Scientists are still looking at the rotation of luminous material in galaxies, now to test new ideas about what dark matter could be.
A new view of dark matter
In the late ’70s and early ’80s, a proposed particle for dark matter took center stage. The WIMP, or Weakly Interacting Massive Particle, would be a slow-moving, massive particle that would interact with known particles through gravity and the weak nuclear force that governs radioactive decay. But WIMPs would interact with other WIMPs only through gravity.
“The guiding theory has been something where dark matter weakly interacts with itself and primarily interacts with other particles,” says Yonit Hochberg, an assistant professor of particle physics at the Hebrew University of Jerusalem.
The popular theory of supersymmetry, which predicts a slew of new particles in addition to those already mentioned in the Standard Model of particle physics, conveniently included this dark-matter candidate. But the WIMP, which took most of the limelight and has been guiding experimental searches for nearly four decades, has yet to be found.
Scientists are designing better and better experiments aimed at finding a particle like the WIMP, but they’re also thinking about how dark matter might turn out to be something different.
Hochberg says she asked herself and her colleagues, as a thought experiment: What if dark matter didn’t primarily interact with other particles? “What would happen if what’s most important about dark matter is how it interacts with itself?”
There could be many particles and forces in addition to the ones we know. These hypothetical particles could be part of a dark sector, which could include both dark-matter particles and new forces that govern dark-matter self-interactions.

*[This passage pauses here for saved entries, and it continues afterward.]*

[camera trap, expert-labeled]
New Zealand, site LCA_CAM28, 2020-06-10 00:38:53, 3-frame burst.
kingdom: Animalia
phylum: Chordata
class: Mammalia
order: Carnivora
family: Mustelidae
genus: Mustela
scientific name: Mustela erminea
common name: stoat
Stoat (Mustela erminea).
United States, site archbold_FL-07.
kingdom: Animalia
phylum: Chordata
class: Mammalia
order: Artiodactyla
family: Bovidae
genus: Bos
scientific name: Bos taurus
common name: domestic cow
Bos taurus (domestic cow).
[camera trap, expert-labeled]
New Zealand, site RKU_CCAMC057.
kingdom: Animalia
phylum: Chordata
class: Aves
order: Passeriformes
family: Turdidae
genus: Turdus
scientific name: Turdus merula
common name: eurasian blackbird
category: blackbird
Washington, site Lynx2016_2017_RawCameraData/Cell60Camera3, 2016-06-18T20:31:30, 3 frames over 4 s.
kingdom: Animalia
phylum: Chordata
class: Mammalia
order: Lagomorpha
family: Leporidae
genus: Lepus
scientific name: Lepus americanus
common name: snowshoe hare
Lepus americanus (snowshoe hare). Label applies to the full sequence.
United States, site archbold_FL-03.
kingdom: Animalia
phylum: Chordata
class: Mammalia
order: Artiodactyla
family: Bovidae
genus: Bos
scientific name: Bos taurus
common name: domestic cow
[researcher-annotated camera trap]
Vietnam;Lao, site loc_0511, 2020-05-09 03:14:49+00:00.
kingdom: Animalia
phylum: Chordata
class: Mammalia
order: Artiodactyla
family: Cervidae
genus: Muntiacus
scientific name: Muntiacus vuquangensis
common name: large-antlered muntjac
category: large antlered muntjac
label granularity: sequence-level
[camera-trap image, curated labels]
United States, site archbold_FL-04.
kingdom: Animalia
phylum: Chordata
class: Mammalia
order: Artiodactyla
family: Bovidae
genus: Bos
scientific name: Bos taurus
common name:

If dark-matter particles can interact with each other, scientists should see the effects inside the centers of galaxies and the ways gases rotate around them.
“One of the biggest pieces of evidence of self-interactions would be the density profiles of the centers of galaxies,” says Mike Boylan-Kolchin, an associate professor of astronomy at the University of Texas. “And that's usually measured by rotation curve data,” a plot comparing the orbital speed of visible matter in a galaxy to its distance from that galaxy’s center.
Boylan-Kolchin looks for evidence of dark-matter self-interactions by inputting all the known, relevant cosmological variables into a computer program and then simulating the evolution of galaxies. From this, he can study how dark matter shapes cosmic structures and look for evidence of the particle nature of dark matter.
A way to understand the idea of strong self-interactions between dark-matter particles would be to think about how energy could propagate through a dark-matter halo, says Hai-Bo Yu, an associate professor of particle physics at the University of California, Riverside.
Imagine how heat transfers across a room with a heater on, through collisions among air particles, he says. In a galaxy, “dark matter particles could have a temperature gradient just like in the room, and the self-interactions would transport heat from the hot to cold regions of a dark-mater halo and thermalize it. The question is: Can we see this effect in observations?”
Finding dark-matter self-interactions will require mapping large swathes of the night sky, he says.
That's a process scientists are constantly improving. Observatories like the Vera C. Rubin Observatory under construction in Chile might provide the right data to uncover the true nature of dark matter.